=== Section Start ===

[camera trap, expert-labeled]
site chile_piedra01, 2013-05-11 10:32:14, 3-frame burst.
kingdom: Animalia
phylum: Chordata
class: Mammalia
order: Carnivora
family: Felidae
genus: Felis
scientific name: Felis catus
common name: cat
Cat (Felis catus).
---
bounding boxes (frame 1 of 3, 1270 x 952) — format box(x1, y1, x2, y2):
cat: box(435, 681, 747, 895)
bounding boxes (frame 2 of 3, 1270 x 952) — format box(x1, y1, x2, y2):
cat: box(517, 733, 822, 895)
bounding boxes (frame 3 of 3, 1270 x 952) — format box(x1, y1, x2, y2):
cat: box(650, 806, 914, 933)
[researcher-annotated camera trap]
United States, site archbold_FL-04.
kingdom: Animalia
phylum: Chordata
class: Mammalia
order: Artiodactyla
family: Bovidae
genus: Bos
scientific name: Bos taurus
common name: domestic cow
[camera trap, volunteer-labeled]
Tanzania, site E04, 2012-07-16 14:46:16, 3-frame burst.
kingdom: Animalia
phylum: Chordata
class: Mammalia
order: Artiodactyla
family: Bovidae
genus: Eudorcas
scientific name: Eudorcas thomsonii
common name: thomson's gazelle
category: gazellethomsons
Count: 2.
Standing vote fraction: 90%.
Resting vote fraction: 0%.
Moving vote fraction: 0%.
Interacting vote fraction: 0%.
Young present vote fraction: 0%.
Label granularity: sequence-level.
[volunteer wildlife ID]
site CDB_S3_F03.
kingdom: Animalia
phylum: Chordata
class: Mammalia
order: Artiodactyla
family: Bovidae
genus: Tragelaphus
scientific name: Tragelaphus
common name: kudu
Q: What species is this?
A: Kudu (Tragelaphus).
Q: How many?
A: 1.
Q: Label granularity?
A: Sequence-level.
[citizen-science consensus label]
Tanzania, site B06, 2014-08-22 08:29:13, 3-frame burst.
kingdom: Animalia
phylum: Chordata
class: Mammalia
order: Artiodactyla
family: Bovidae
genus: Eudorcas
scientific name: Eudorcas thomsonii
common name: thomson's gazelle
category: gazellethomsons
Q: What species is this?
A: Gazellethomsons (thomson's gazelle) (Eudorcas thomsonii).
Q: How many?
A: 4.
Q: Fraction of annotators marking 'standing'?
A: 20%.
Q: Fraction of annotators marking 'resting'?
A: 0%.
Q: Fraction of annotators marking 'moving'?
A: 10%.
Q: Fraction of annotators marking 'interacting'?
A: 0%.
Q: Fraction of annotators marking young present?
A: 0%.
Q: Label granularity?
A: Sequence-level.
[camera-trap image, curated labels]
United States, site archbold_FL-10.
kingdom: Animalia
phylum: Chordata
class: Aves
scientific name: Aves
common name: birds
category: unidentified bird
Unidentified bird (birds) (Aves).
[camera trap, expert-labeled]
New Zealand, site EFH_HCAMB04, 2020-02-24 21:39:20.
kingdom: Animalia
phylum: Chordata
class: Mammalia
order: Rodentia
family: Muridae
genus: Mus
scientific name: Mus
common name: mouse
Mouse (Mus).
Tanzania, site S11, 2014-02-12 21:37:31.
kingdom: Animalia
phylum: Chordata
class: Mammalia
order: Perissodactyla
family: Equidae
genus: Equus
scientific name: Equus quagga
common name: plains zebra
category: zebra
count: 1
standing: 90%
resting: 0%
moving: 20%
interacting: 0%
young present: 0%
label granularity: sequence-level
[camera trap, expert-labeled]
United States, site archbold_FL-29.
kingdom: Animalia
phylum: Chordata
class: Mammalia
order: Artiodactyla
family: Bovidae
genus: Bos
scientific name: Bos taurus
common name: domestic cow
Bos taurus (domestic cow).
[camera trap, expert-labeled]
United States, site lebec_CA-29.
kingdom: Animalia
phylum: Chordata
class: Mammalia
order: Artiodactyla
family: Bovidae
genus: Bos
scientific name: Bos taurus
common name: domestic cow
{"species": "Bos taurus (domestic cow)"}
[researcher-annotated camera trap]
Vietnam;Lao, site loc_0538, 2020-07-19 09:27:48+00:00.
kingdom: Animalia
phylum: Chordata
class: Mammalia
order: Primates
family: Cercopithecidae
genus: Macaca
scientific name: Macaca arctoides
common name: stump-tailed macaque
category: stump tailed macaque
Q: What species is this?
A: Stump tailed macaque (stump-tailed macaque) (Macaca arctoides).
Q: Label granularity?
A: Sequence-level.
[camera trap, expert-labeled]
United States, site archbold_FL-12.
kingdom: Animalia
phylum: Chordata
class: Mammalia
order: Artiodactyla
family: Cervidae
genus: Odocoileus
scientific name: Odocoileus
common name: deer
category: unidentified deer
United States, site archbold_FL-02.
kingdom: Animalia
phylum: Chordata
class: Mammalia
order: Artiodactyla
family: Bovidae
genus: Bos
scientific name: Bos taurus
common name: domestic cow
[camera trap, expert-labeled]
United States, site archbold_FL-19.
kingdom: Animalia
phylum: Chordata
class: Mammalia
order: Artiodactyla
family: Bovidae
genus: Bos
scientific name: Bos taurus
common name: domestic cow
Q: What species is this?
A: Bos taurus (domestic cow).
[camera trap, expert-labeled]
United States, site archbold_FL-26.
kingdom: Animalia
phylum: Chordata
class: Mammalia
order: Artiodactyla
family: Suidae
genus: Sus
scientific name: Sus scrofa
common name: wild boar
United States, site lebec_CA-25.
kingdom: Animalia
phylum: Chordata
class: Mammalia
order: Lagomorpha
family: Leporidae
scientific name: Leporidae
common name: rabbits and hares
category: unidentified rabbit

=== Section End ===

### Your assignment
Each line of the data is to be output exactly, with none skipped.

### Solution to the exercise
[camera trap, expert-labeled]
site chile_piedra01, 2013-05-11 10:32:14, 3-frame burst.
kingdom: Animalia
phylum: Chordata
class: Mammalia
order: Carnivora
family: Felidae
genus: Felis
scientific name: Felis catus
common name: cat
Cat (Felis catus).
---
bounding boxes (frame 1 of 3, 1270 x 952) — format box(x1, y1, x2, y2):
cat: box(435, 681, 747, 895)
bounding boxes (frame 2 of 3, 1270 x 952) — format box(x1, y1, x2, y2):
cat: box(517, 733, 822, 895)
bounding boxes (frame 3 of 3, 1270 x 952) — format box(x1, y1, x2, y2):
cat: box(650, 806, 914, 933)
[researcher-annotated camera trap]
United States, site archbold_FL-04.
kingdom: Animalia
phylum: Chordata
class: Mammalia
order: Artiodactyla
family: Bovidae
genus: Bos
scientific name: Bos taurus
common name: domestic cow
[camera trap, volunteer-labeled]
Tanzania, site E04, 2012-07-16 14:46:16, 3-frame burst.
kingdom: Animalia
phylum: Chordata
class: Mammalia
order: Artiodactyla
family: Bovidae
genus: Eudorcas
scientific name: Eudorcas thomsonii
common name: thomson's gazelle
category: gazellethomsons
Count: 2.
Standing vote fraction: 90%.
Resting vote fraction: 0%.
Moving vote fraction: 0%.
Interacting vote fraction: 0%.
Young present vote fraction: 0%.
Label granularity: sequence-level.
[volunteer wildlife ID]
site CDB_S3_F03.
kingdom: Animalia
phylum: Chordata
class: Mammalia
order: Artiodactyla
family: Bovidae
genus: Tragelaphus
scientific name: Tragelaphus
common name: kudu
Q: What species is this?
A: Kudu (Tragelaphus).
Q: How many?
A: 1.
Q: Label granularity?
A: Sequence-level.
[citizen-science consensus label]
Tanzania, site B06, 2014-08-22 08:29:13, 3-frame burst.
kingdom: Animalia
phylum: Chordata
class: Mammalia
order: Artiodactyla
family: Bovidae
genus: Eudorcas
scientific name: Eudorcas thomsonii
common name: thomson's gazelle
category: gazellethomsons
Q: What species is this?
A: Gazellethomsons (thomson's gazelle) (Eudorcas thomsonii).
Q: How many?
A: 4.
Q: Fraction of annotators marking 'standing'?
A: 20%.
Q: Fraction of annotators marking 'resting'?
A: 0%.
Q: Fraction of annotators marking 'moving'?
A: 10%.
Q: Fraction of annotators marking 'interacting'?
A: 0%.
Q: Fraction of annotators marking young present?
A: 0%.
Q: Label granularity?
A: Sequence-level.
[camera-trap image, curated labels]
United States, site archbold_FL-10.
kingdom: Animalia
phylum: Chordata
class: Aves
scientific name: Aves
common name: birds
category: unidentified bird
Unidentified bird (birds) (Aves).
[camera trap, expert-labeled]
New Zealand, site EFH_HCAMB04, 2020-02-24 21:39:20.
kingdom: Animalia
phylum: Chordata
class: Mammalia
order: Rodentia
family: Muridae
genus: Mus
scientific name: Mus
common name: mouse
Mouse (Mus).
Tanzania, site S11, 2014-02-12 21:37:31.
kingdom: Animalia
phylum: Chordata
class: Mammalia
order: Perissodactyla
family: Equidae
genus: Equus
scientific name: Equus quagga
common name: plains zebra
category: zebra
count: 1
standing: 90%
resting: 0%
moving: 20%
interacting: 0%
young present: 0%
label granularity: sequence-level
[camera trap, expert-labeled]
United States, site archbold_FL-29.
kingdom: Animalia
phylum: Chordata
class: Mammalia
order: Artiodactyla
family: Bovidae
genus: Bos
scientific name: Bos taurus
common name: domestic cow
Bos taurus (domestic cow).
[camera trap, expert-labeled]
United States, site lebec_CA-29.
kingdom: Animalia
phylum: Chordata
class: Mammalia
order: Artiodactyla
family: Bovidae
genus: Bos
scientific name: Bos taurus
common name: domestic cow
{"species": "Bos taurus (domestic cow)"}
[researcher-annotated camera trap]
Vietnam;Lao, site loc_0538, 2020-07-19 09:27:48+00:00.
kingdom: Animalia
phylum: Chordata
class: Mammalia
order: Primates
family: Cercopithecidae
genus: Macaca
scientific name: Macaca arctoides
common name: stump-tailed macaque
category: stump tailed macaque
Q: What species is this?
A: Stump tailed macaque (stump-tailed macaque) (Macaca arctoides).
Q: Label granularity?
A: Sequence-level.
[camera trap, expert-labeled]
United States, site archbold_FL-12.
kingdom: Animalia
phylum: Chordata
class: Mammalia
order: Artiodactyla
family: Cervidae
genus: Odocoileus
scientific name: Odocoileus
common name: deer
category: unidentified deer
United States, site archbold_FL-02.
kingdom: Animalia
phylum: Chordata
class: Mammalia
order: Artiodactyla
family: Bovidae
genus: Bos
scientific name: Bos taurus
common name: domestic cow
[camera trap, expert-labeled]
United States, site archbold_FL-19.
kingdom: Animalia
phylum: Chordata
class: Mammalia
order: Artiodactyla
family: Bovidae
genus: Bos
scientific name: Bos taurus
common name: domestic cow
Q: What species is this?
A: Bos taurus (domestic cow).
[camera trap, expert-labeled]
United States, site archbold_FL-26.
kingdom: Animalia
phylum: Chordata
class: Mammalia
order: Artiodactyla
family: Suidae
genus: Sus
scientific name: Sus scrofa
common name: wild boar
United States, site lebec_CA-25.
kingdom: Animalia
phylum: Chordata
class: Mammalia
order: Lagomorpha
family: Leporidae
scientific name: Leporidae
common name: rabbits and hares
category: unidentified rabbit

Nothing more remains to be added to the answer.